• **SHORT EXERCISE 1**:
Translate this sentence from the commit log into Spanish: "This approach saves CPU on busy machines and saves power on idle machines."
• **SHORT EXERCISE 2**:
Write out the commit log from "# e3cbc572 04-Dec-2023" up to and including "ruins HPTS precision.", keeping every character unchanged.
• **SHORT EXERCISE 3**:
Please list every Differential Revision link that appears in the commit log.

--- begin EXTRACT TO READ ---

History log of /freebsd-current/sys/netinet/tcp_hpts.h
Revision Date Author Comments
# 638b5ae1 01-Mar-2024 Randall Stewart <rrs@FreeBSD.org>

HTPS has actually three states not two so the macro needs to account for that.

Ok lets fix up the tcp_in_hpts() so that it also says yes if you
are in the race state moving and you are scheduled to be put in.
This also requires changing the MPASS to be the old version non
inline function of tcp_in_hpts().

This change also adds a new inline macro so that a uint64_t timestamp can be
obtained by a transport (aka Rack will use this).

Reviewed by: glebius, tuexen
Sponsored by: Netflix Inc.
Differential Revision: https://reviews.freebsd.org/D44157


# 48b55a7c 19-Dec-2023 Gleb Smirnoff <glebius@FreeBSD.org>

tcp_hpts: make the module unloadable

Although the HPTS subsytem wasn't initially designed as a loadable
module, now it is so. Make it possible to also unload it, but for
safety reasons hide that under 'kldunload -f'.

Reviewed by: tuexen
Differential Revision: https://reviews.freebsd.org/D43092


# e3cbc572 04-Dec-2023 Gleb Smirnoff <glebius@FreeBSD.org>

kern/subr_trap.c: repair the HPTS performance hack in userret()

It wasn't functional as subr_trap.c doesn't include opt_inet.h. Put a
better comment provided by gallatin@ in place of the old one. The idea
is to use userret() as a cheap place to call a soft clock. This approach
saves CPU on busy machines and saves power on idle machines.
An alternative would be to constantly schedule callouts. Running with
neither callouts nor the soft clock ruins HPTS precision.

Reviewed by: tuexen, rrs
Differential Revision: https://reviews.freebsd.org/D42860


# 2c6fc36a 04-Dec-2023 Gleb Smirnoff <glebius@FreeBSD.org>

hpts/lro: make tcp_lro_flush_tcphpts() and tcp_run_hpts() pointers

Rename tcp_run_hpts() to tcp_hpts_softlock() to better describe its
function. This makes loadable hpts.ko working correctly with LRO.

Reviewed by: tuexen, rrs
Differential Revision: https://reviews.freebsd.org/D42858


# 95ee2897 16-Aug-2023 Warner Losh <imp@FreeBSD.org>

sys: Remove $FreeBSD$: two-line .h pattern

Remove /^\s*\*\n \*\s+\$FreeBSD\$$\n/


# 6eb2dbfa 14-Jun-2023 Gleb Smirnoff <glebius@FreeBSD.org>

tcp: add missing static keywords

Without them compilation with -O0 would produce kernel modules
that depend on symbol that doesn't exist.


# f2e75b96 25-Apr-2023 Gleb Smirnoff <glebius@FreeBSD.org>

tcp_hpts: add missing "inline"

Fixes: c2a69e846fffb95271c0299e0a81e2033382e9c2


# c2a69e84 25-Apr-2023 Gleb Smirnoff <glebius@FreeBSD.org>

tcp_hpts: move HPTS related fields from inpcb to tcpcb

This makes inpcb lighter and allows future cache line optimizations
of tcpcb. The reason why HPTS originally used inpcb is the compressed
TIME-WAIT state (see 0d7445193ab), that used to free a tcpcb, while the
associated connection is still on the HPTS ring.

--- end EXTRACT TO READ ---
--- begin SOURCE EXCERPT ---

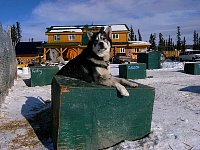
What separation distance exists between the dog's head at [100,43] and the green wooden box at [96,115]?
0.70 metres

--- end SOURCE EXCERPT ---

• **EXERCISE OUTPUT 1**:
Este enfoque ahorra CPU en las máquinas con mucha carga y ahorra energía en las máquinas inactivas.

• **EXERCISE OUTPUT 2**:
# e3cbc572 04-Dec-2023 Gleb Smirnoff <glebius@FreeBSD.org>

kern/subr_trap.c: repair the HPTS performance hack in userret()

It wasn't functional as subr_trap.c doesn't include opt_inet.h. Put a
better comment provided by gallatin@ in place of the old one. The idea
is to use userret() as a cheap place to call a soft clock. This approach
saves CPU on busy machines and saves power on idle machines.
An alternative would be to constantly schedule callouts. Running with
neither callouts nor the soft clock ruins HPTS precision.

• **EXERCISE OUTPUT 3**:
- https://reviews.freebsd.org/D44157
- https://reviews.freebsd.org/D43092
- https://reviews.freebsd.org/D42860
- https://reviews.freebsd.org/D42858